Mi maestro
Un buen maestro deja una huella imperecedera en sus alumnos
Hoy, 27 de noviembre, día de San José de Calasanz, el religioso que luchó para que los niños tuvieran una enseñanza gratuita, se celebra en ... España el día del maestro. Un buen docente es fundamental en el desarrollo de un pueblo, y deja una huella imperecedera en los alumnos, si sabe quererlos, guiarlos, y transmitirles el valor de la cultura, y, sobre todo, de la bondad.
Yo tuve la suerte de tener un maestro ejemplar, aunque ya no esté entre nosotros. Don Antonio Mérida Ordóñez era un maestro vocacional y muy preparado. Vivía en el pueblo, y ejercía una influencia muy positiva en el discurrir diario del mismo, pues su labor la seguía ejerciendo fuera del aula. Impartía clases a niños de seis a catorce años, con niveles y capacidades muy diversas, con la enorme dificultad que eso entraña.

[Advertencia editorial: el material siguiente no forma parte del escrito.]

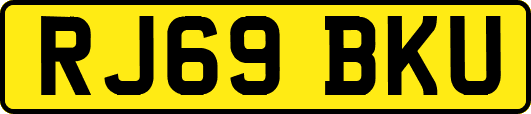 RJ69 BKU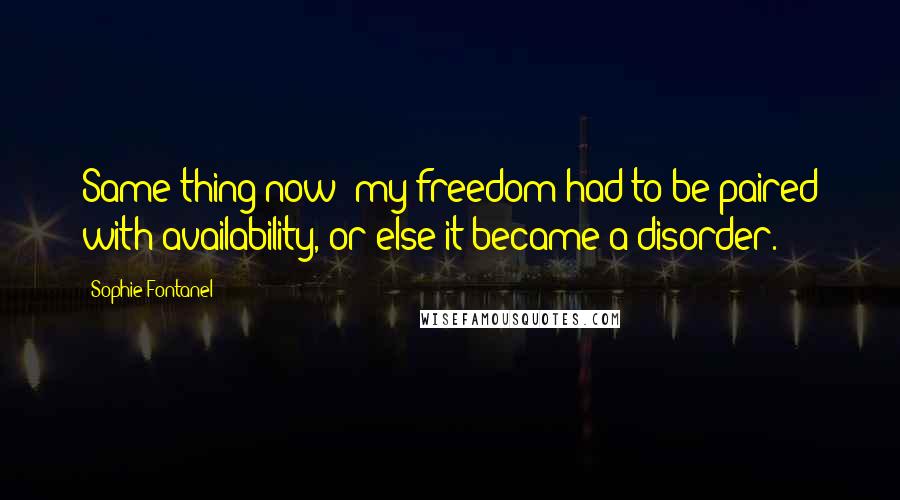 Same thing now: my freedom had to be paired with availability, or else it became a disorder.

Sophie Fontanel

WISEFAMOUSQUOTES.COM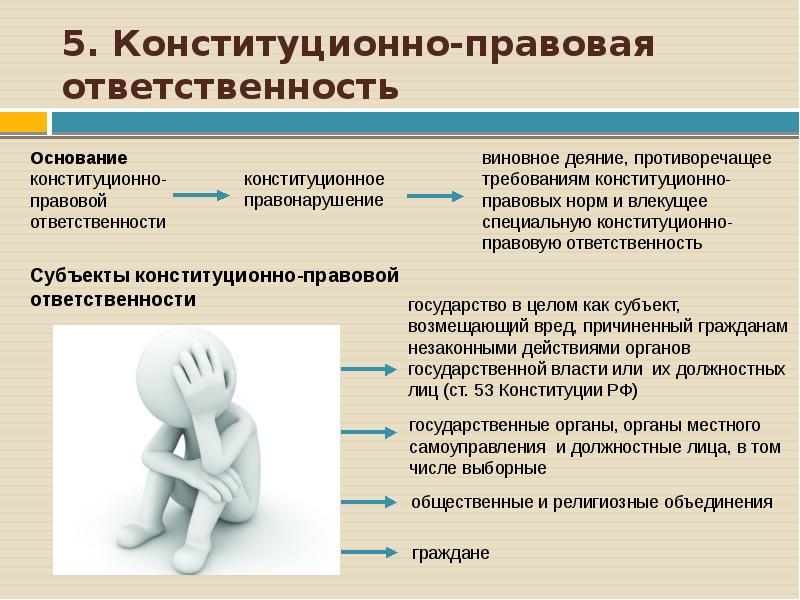 5. Конституционно-правовая ответственность

Основание конституционно-правовой ответственности

конституционное правонарушение

виновное деяние, противоречащее требованиям конституционно-правовых норм и влекущее специальную конституционно-правовую ответственность

Субъекты конституционно-правовой ответственности

государство в целом как субъект, возмещающий вред, причиненный гражданам незаконными действиями органов государственной власти или их должностных лиц (ст. 53 Конституции РФ)

государственные органы, органы местного самоуправления и должностные лица, в том числе выборные

общественные и религиозные объединения

граждане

Además de impartir muy bien sus enseñanzas –ponía tareas diversas para los diferentes niveles–, Don Antonio nos educaba para saber comportarnos en sociedad, para respetar a padres y mayores, o para cuidar nuestra higiene. Velaba por nuestro vocabulario y lograba eliminar palabras vulgares o soeces. Estaba presente en las mayores solemnidades de los niños: comuniones, confirmaciones o fiestas populares. Este tipo de maestro, inmerso en el acontecer del pueblo y en sus eventos, con el tiempo fue extinguiéndose, porque muchos de ellos empezaron a vivir en Granada, desplazándose a los lugares más recónditos de la provincia. La suya fue una educación integral donde, junto a los conocimientos, se impartía, también, el saber respetar, el ser educado, el esfuerzo y la convivencia pacífica con los demás. ¡Lo suyo sí que era una enseñanza formadora e individualizada! Sabía que sin saber comportarse y sin valores, de nada sirven los conocimientos teóricos.

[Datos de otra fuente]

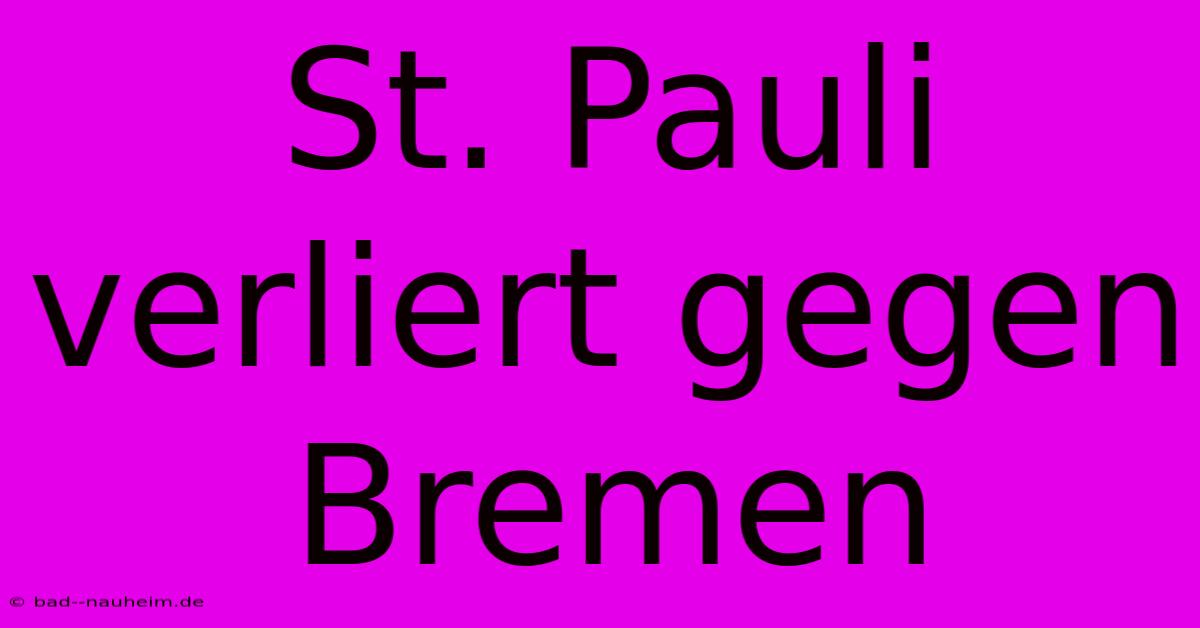 St. Pauli verliert gegen Bremen

© bad--nauheim.de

Don Antonio Mérida y Doña María Morales –su esposa, maestra de niñas– marcaron el devenir de Tiena –mi pueblo–, y el futuro de varias generaciones. Unos estudiaron más, otros menos; unos tuvieron más proyección social y otros apenas la tuvieron; pero, en todos los casos, lograron formar, en colaboración permanente con nuestros padres, que, por cierto, les tenían un enorme respeto –actitud que hoy no suele darse hacia los maestros–, una juventud sana, disciplinada, trabajadora y respetuosa. Sus vidas estuvieron dedicadas a su familia y a la tarea de educar, que no terminaba de día ni de noche, dentro y fuera del aula. Además, sus vidas eran coherentes con lo que predicaban, porque ellos eran educados; afables; con una familia ejemplar; y con un conocimiento personal y directo, y con un trato esmerado a cada miembro de la comunidad.

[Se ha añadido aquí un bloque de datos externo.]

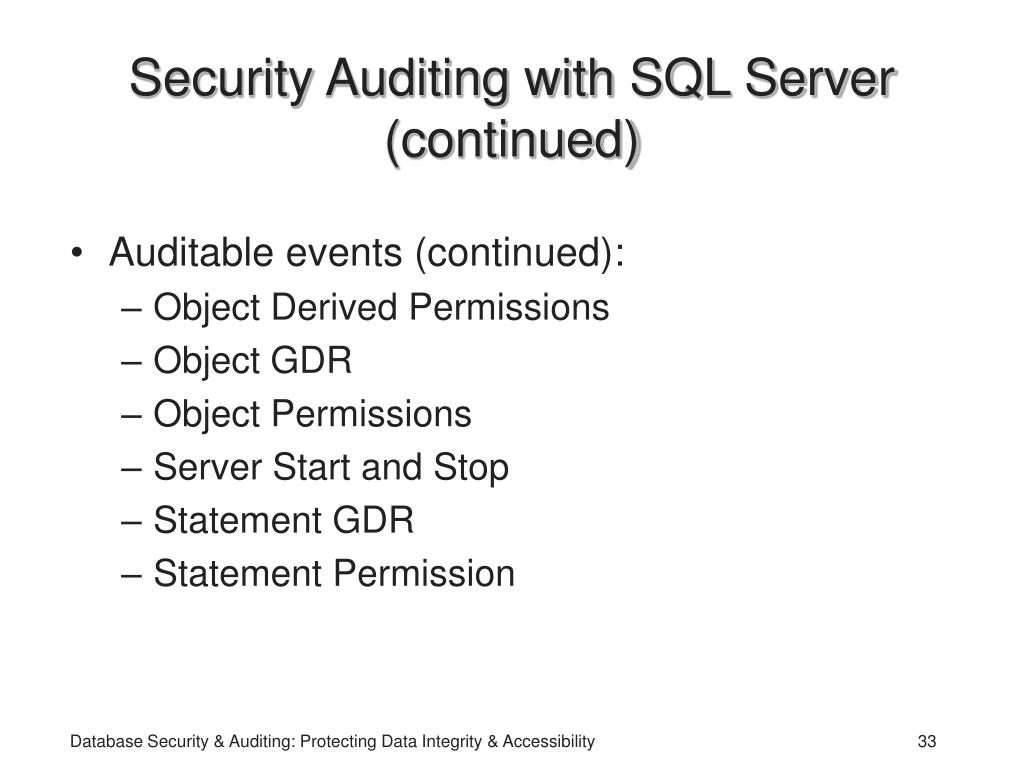 Security Auditing with SQL Server (continued)

• Auditable events (continued):
– Object Derived Permissions
– Object GDR
– Object Permissions
– Server Start and Stop
– Statement GDR
– Statement Permission

Database Security & Auditing: Protecting Data Integrity & Accessibility

33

Don Antonio fue determinante en mi vida: él me daba clases particulares en su casa, sin cobrarme nada, cuando faltaba al colegio porque tenía que trabajar en el campo –especialmente cuando actuaba como aguador de un grupo de taladores–; me preparó a fondo, porque siempre creyó en mí; me presentó a beca rural, que obtuve; y, siendo estudiante en Granada –interno en el Colegio Menor y cursando estudios en el IES Padre Suárez–, disfrutaba de mis éxitos tanto como de los de sus hijos –Mary Carmen, excelente maestra; y el magnífico médico de la UCI, Antonio Mérida, que murió muy joven–. Mi maestro fue otro padre para mí, y su presencia, entonces y ahora, me acompaña siempre, y me da fuerzas en mis adversidades.